Although the Arctic is very remote, anthropogenic Pb from the midlatitude regions reaches the Arctic via atmospheric transport, as evidenced in aerosols (9, 10), snow (11, 12), and ice cores (11, 13, 14). This influx is particularly high during the Arctic haze period (winter and spring) when pollution from Europe and Russia (Eurasia) reaches the Arctic atmosphere (15). Anthropogenic Pb from aerosols can become incorporated in the Arctic Ocean through wet and dry deposition of aerosols (16), resuspension from coasts and shelves, river input, and sea ice melting. However, to date, the atmospheric pathway, which is dominated by anthropogenic Pb (1), is not considered a major source of dPb to the western Arctic Ocean (refer to Fig. 1A for the Arctic map). Based on a few proxy measurements from Arctic lake sediments (17), abyssal sediments (18), and Fe–Mn crusts (19) in the western Arctic, major contributions of anthropogenic Pb were not found, and therefore, the contribution of dPb from atmospheric deposition was not considered to be a major source. Abyssal sediments and Fe–Mn crusts in the ocean along with lake sediments are used as proxies to assess the presence of dPb in the water column, because Pb is particle reactive and is readily incorporated in these materials (18, 20). In particular, a study (18) on Pb in abyssal sediments in the Arctic Ocean found evidence of anthropogenic Pb in the abyssal sediments of the eastern but not the western Arctic Ocean. The authors attributed this difference to how Pb is scavenged from Atlantic waters entering the Arctic Ocean. Waters reaching the western Arctic Ocean mainly pass through the highly productive and particle-rich Barents Sea, allowing dPb to be largely scavenged, while waters reaching the eastern Arctic Ocean pass through the Fram Strait and undergo less scavenging (18). With what is assumed to be a limited contribution from anthropogenic Pb, it is thought that dPb in the western Arctic seawater would likely be predominantly natural Pb from coastal and riverine inputs. However, to date, no study has clearly assessed the relative importance of anthropogenic and natural Pb sources directly in Arctic Ocean seawater.
Fig. 1.
The 2015 Canadian Arctic Geotraces Cruise (GN03) provided an opportunity to measure both dPb and Pb isotopes in seawater samples from the Canada Basin (CB, a part of the western Arctic Ocean; Fig. 1A). The dPb data (21) showed extraordinarily low dPb concentrations in the CB, with higher levels of dPb observed in the Pacific-derived water layer, suggesting that some of this dPb came from the Pacific inflow. However, given the very low-Pb concentrations, it was hard to determine the provenance of this Pb from concentrations alone. Thus, we present here Pb isotopes from the same samples (CB1 to CB4 and CAA8 stations collectively referred to as CB; Fig. 1B) in order to assess the different sources of Pb in the water column.

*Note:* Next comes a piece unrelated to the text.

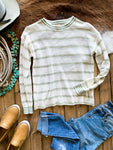 Ivory & Sage Stripe Sweater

Our results show that anthropogenic Pb is pervasive in the Arctic, even at water column depths with low dPb concentrations. We also identified 20th century Eurasian Pb, which is present in different water layers and at depths with relatively higher dPb, as an important component of the dPb. This 20th century Eurasian Pb has a distinctively low 206Pb/207Pb ratios, offering insights into the pathway and distribution of anthropogenic Pb in the water column. Our results indicate that remobilization of previously deposited aerosols, especially from the high-Pb emission period (e.g., peak of leaded gasoline in the 20th century), contributes significantly to the dPb budget of the CB.
Results and Discussion
Sources of Pb in the CB.
The Pb isotopic compositions of the CB seawater (CB1 to CB4 and CAA8 stations) have a wide range (206Pb/207Pb = 1.131 to 1.195 and 208Pb/206Pb = 2.053 to 2.128; Figs. 2 and 3A and SI Appendix, Table S1) and fall along a mixing line (red line) covering both anthropogenic and natural sources. At the end of the mixing line with low 206Pb/207Pb (<1.15), the seawater samples closely match aerosols influenced by European leaded gasoline (22) (Fig. 2, red ellipse). Europe used Pb ore from Broken Hill, Australia, in their leaded gasoline in the 20th century (11), which is characterized by very low 206Pb/207Pb (∼1.04; after ref. 23). Besides European leaded gasoline, the other possible sources of low 206Pb/207Pb from the 20th century (not shown on Fig. 2) are Russian smelters (206Pb/207Pb = ∼1.025 to 1.15) (10), Canadian smelters in Quebec and British Columbia (206Pb/207Pb = ∼0.99 to 1.07), and Canadian gold mines in Yellowknife (206/207Pb = ∼0.95) (24–27). Among these sources, it is likely that both European leaded gasoline and Russian smelters impacted the Arctic, because Eurasian air masses dominate the Arctic’s atmosphere during the Arctic haze period (15). This 20th century Eurasian Pb contamination is also supported by the presence of low 206Pb/207Pb in Arctic ice core sections between 1920 and 1970 (11) and snow between the 1990s and early 2000s (11).
Fig. 2.
Fig. 3.
Canadian and other sources are less likely to be an important source of the low 206Pb/207Pb in the Arctic based on what is known about these sources. For example, the Canadian smelters in Quebec and gold mines in Yellowknife had Pb emissions that are more localized (i.e., ∼30 to 300 km contamination footprint) (24, 25). Similarly, the Canadian smelters in British Columbia with <1.15 Pb emissions did not dominate the Pb in aerosols (22) and lichens (28) collected in the province, which have a much wider range in 206Pb/207Pb (1.14 to 1.19, average = 1.16). In addition, there are recent measurements of low 206Pb/207Pb (<1.15) outside the Arctic region from smelters (26, 29–31), unleaded gasoline (30), and possibly leaded gasoline use from select transportation sectors (e.g., aviation fuel) (31). However, Pb from these sources does not appear to be reaching the Arctic based on the higher 206Pb/207Pb measured in more modern Arctic aerosols (2010 to 2014; Fig. 2, magenta ellipse).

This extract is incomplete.